Wednesday, June 5, 2013

Taking the Mystery Out of Talking to Teens

A recent LinkedIn discussion centered around the question "If you had five minutes to share your greatest passion, what would it be and what would you say".

My answer: "How to Talk to Teens".  Yep.  Seriously.  No big world issue.  No big political discussion or hobby. Just straight talk on Talking to Teens.

Here's the thing.  I think teens are one of the most disenfranchised groups in our world today.  They are misunderstood and discounted. 
 
The biggest mistake I hear in "teen talk" is silence. 

It is so often assumed that there is no point in talking to teens because they won't listen.  It's assumed that they are just going to go off and do whatever they want anyway, so why bother telling them what to do.

This makes me crazy!

Tell kids of all ages what you want them to think.  If you have an opinion on sexual behavior between teens, let your teen know what your value is.  They should know where you stand on underage drinking, behavior on social media platforms, and a whole host of other things. 

When you assume that your teen has already made up his/her mind, you are giving up your personal power. 
 
You are handing your influence away. 
 
To who?  To their friends.  To other people on Facebook or Twitter.

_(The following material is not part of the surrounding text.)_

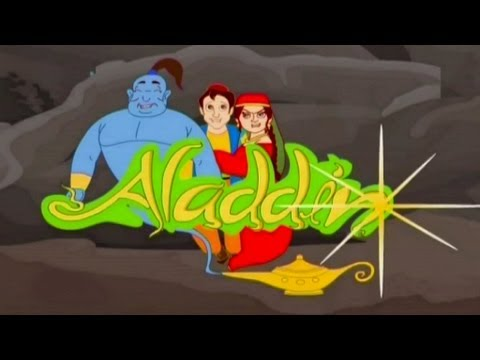 Aladdin Ka Chirag Full Video (animation Film) - Short Animated Movie Hindi video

Teens tend to isolate at times.  It is normal kid behavior and developmentally appropriate for them as they learn to separate from you.  That's ok. Give them their space but always create opportunities for them to come back when they are ready, rather than letting them stay gone.
 
No matter, what, keep talking to your teens. 
 
They may not talk back all the time but that doesn't mean they aren't listening.

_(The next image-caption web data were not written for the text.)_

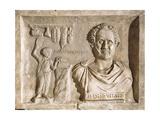 Roman Civilization, Sign for Tiberius Julius Vitale'S, Relief from Villa Albani, Rome Giclee Print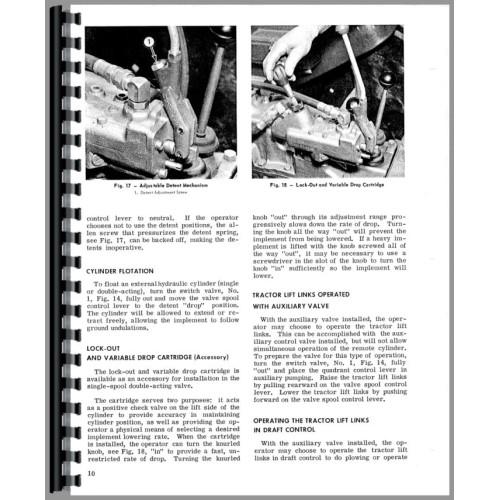 Massey ferguson mf 255, mf 265, mf 275 tractor manual.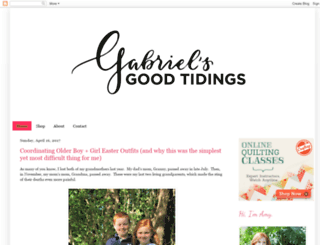 gabrielsgoodtidings.blogspot.com screenshot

Here's another secret.  Teens have a lot of opinions of their own.  They care about things.  They are developing their own social conscience and are determining their values.

Ask them what they think.  Show teen curiosity about their ideas and opinions.  Ask a follow up question.

Teens behavior can make us all nervous.  It can seem mysterious and foreign and we can worry about risk.

Don't be afraid to ask the tough questions. 
 
Just like we hear over the loud speaker in public transportation stations, "If you see something, say something".
 
If your teen is acting in a way that you don't understand, ask and show curiosity. 
 
The answer is often a lot less scary than whatever you are assuming it to mean.
 
Meet your teen where he/she is at.  While you may be expecting a good 1:1 conversation, you may learn that your best conversations happen in the car when they are protected from the pressure of eye contact. 
 
And as must it pains me to say it and you to read it:
 
Teens are texting these days and they are reading texts.
 
An easy way to keep in contact with your teen is through texting. 
 
Don't just text rules and reminders about curfew. 
 
Keep in touch with conversation. 
 
You'd be surprised in what you might get back.
 
 
Of course, as with anything, text in moderation. It can't be your sole mode of communication with your teen.
 
What's most important here is that you keep the conversation going.
 
You'll maintain your relationship with your teen.
 
 You'll increase the likelihood that when they have a tough decision to make, it's your voice they hear. 
 
 
Ok, so that probably was longer than a 5 minute talk.  As you can see, it's my passion.